Here is what the GCC documentation says about the pure attribute:

pure

Many functions have no effects except the return value and their return value depends only on the parameters and/or global variables. Such a function can be subject to common subexpression elimination and loop optimization just as an arithmetic operator would be. These functions should be declared with the attribute pure. For example,

          int square (int) __attribute__ ((pure));

Philip's answer already shows how knowing a function is 'pure' can help with loop optimizations.

Here is one for common sub-expression elimination (given foo is pure):

a = foo (99) * x + y;
b = foo (99) * x + z;

Can become:

_tmp = foo (99) * x;
a = _tmp + y;
b = _tmp + z;

In addition to possible run-time benefits, a pure function is much easier to reason about when reading code. Furthermore, it's much easier to test a pure function since you know that the return value only depends on the values of the parameters.

A non-pure function

int foo(int x, int y) // possible side-effects

is like an extension of a pure function

int bar(int x, int y) // guaranteed no side-effects

in which you have, besides the explicit function arguments x, y, the rest of the universe (or anything your computer can communicate with) as an implicit potential input. Likewise, besides the explicit integer return value, anything your computer can write to is implicitly part of the return value.

It should be clear why it is much easier to reason about a pure function than a non-pure one.

Just as an add-on, I would like to mention that C++11 codifies things somewhat using the constexpr keyword.

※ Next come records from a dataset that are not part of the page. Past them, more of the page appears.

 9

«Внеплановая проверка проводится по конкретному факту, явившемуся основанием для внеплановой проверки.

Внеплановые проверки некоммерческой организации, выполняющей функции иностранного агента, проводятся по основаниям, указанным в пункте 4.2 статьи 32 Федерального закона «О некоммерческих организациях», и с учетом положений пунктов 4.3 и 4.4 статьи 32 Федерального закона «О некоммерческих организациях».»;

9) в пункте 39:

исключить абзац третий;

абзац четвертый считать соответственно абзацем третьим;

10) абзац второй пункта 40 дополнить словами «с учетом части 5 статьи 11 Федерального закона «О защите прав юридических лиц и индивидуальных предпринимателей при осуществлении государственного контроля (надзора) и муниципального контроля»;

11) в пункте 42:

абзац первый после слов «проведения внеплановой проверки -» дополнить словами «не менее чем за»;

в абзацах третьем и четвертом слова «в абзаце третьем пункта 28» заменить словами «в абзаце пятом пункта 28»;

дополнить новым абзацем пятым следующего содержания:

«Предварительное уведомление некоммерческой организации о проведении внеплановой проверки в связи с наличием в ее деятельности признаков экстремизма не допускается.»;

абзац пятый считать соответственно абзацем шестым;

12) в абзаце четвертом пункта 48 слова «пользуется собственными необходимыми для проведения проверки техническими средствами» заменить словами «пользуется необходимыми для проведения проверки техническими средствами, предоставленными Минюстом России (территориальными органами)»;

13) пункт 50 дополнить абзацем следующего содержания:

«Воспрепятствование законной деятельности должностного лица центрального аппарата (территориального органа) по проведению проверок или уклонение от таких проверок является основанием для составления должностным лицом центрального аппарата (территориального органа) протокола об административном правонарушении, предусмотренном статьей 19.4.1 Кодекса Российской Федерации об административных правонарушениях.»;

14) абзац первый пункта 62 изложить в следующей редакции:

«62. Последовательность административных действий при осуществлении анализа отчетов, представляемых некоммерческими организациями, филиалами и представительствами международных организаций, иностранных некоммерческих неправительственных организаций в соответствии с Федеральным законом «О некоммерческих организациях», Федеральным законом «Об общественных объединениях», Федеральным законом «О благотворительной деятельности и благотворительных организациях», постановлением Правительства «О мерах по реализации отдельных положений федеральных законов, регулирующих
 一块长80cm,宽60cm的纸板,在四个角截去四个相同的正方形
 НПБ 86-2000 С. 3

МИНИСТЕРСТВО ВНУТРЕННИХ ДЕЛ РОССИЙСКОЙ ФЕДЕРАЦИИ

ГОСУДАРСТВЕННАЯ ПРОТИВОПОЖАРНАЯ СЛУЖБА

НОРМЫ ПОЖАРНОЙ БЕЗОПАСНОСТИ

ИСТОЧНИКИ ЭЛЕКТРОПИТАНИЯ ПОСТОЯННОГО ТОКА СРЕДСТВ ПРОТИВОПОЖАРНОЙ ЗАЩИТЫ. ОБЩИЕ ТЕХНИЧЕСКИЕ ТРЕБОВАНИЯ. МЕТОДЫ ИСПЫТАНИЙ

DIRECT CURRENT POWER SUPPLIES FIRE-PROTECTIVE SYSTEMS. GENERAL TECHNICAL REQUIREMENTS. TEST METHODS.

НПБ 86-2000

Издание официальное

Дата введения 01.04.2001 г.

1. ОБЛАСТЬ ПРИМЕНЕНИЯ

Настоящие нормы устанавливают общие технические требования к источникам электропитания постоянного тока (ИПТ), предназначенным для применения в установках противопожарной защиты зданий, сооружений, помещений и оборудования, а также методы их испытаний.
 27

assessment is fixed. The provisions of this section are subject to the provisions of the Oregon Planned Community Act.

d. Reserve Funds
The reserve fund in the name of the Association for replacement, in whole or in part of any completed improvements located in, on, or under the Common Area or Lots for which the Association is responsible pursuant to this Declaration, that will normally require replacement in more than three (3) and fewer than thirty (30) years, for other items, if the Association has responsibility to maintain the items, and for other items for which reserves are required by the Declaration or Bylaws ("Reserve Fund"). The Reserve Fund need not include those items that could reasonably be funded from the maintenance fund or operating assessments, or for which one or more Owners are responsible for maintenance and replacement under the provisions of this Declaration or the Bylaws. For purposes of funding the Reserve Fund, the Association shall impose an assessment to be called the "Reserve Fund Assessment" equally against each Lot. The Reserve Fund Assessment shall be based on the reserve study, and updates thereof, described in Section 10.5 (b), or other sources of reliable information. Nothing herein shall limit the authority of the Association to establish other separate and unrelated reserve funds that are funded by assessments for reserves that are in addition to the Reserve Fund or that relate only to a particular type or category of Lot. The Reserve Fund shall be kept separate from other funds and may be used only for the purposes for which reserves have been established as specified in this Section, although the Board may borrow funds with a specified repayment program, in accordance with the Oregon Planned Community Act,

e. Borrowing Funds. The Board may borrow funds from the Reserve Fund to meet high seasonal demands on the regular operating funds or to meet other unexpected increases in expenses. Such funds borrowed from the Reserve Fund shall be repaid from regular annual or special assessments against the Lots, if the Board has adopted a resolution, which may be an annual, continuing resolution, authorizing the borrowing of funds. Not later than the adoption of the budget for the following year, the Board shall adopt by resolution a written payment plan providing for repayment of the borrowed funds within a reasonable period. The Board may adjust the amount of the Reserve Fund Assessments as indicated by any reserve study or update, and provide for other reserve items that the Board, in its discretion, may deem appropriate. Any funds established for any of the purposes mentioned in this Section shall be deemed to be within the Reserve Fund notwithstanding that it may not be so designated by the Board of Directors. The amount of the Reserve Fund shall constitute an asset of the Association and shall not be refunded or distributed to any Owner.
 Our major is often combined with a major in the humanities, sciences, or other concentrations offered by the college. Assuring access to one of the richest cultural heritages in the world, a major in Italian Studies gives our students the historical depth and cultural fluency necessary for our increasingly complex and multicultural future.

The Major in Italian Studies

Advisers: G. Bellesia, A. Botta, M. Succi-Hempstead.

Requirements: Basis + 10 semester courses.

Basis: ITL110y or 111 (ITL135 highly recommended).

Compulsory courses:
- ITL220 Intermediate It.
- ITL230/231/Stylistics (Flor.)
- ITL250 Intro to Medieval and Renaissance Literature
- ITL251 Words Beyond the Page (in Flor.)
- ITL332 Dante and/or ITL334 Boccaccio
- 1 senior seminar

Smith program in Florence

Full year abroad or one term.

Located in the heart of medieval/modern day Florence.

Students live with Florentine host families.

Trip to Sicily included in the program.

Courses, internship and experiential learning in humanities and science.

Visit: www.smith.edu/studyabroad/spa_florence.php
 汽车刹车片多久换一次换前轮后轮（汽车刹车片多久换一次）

Example:

#include <iostream>
#include <cstring>


constexpr unsigned static_strlen(const char * str, unsigned offset = 0) {
return (*str == '\0') ? offset : static_strlen(str + 1, offset + 1);
}


constexpr const char * str = "asdfjkl;";


constexpr unsigned len = static_strlen(str); //MUST be evaluated at compile time
//so, for example, this: int arr[len]; is legal, as len is a constant.


int main() {
std::cout << len << std::endl << std::strlen(str) << std::endl;
return 0;
}

The restrictions on the usage of constexpr make it so that the function is provably pure. This way, the compiler can more aggressively optimize (just make sure you use tail recursion, please!) and evaluate the function at compile time instead of run time.

So, to answer your question, is that if you're using C++ (I know you said C, but they are related), writing a pure function in the correct style allows the compiler to do all sorts of cool things with the function :-)

In general, Pure functions has 3 advantages over impure functions that the compiler can take advantage of:

Caching

Lets say that you have pure function f that is being called 100000 times, since it is deterministic and depends only on its parameters, the compiler can calculate its value once and use it when necessary

Parallelism

Pure functions don't read or write to any shared memory, and therefore can run in separate threads without any unexpected consequence

Passing By Reference

A function f(struct t) gets its argument t by value, and on the other hand, the compiler can pass t by reference to f if it is declared as pure while guaranteeing that the value of t will not change and have performance gains


In addition to the compile time considerations, pure functions can be tested fairly easy: just call them.

No need to construct objects or mock connections to DBs / file system.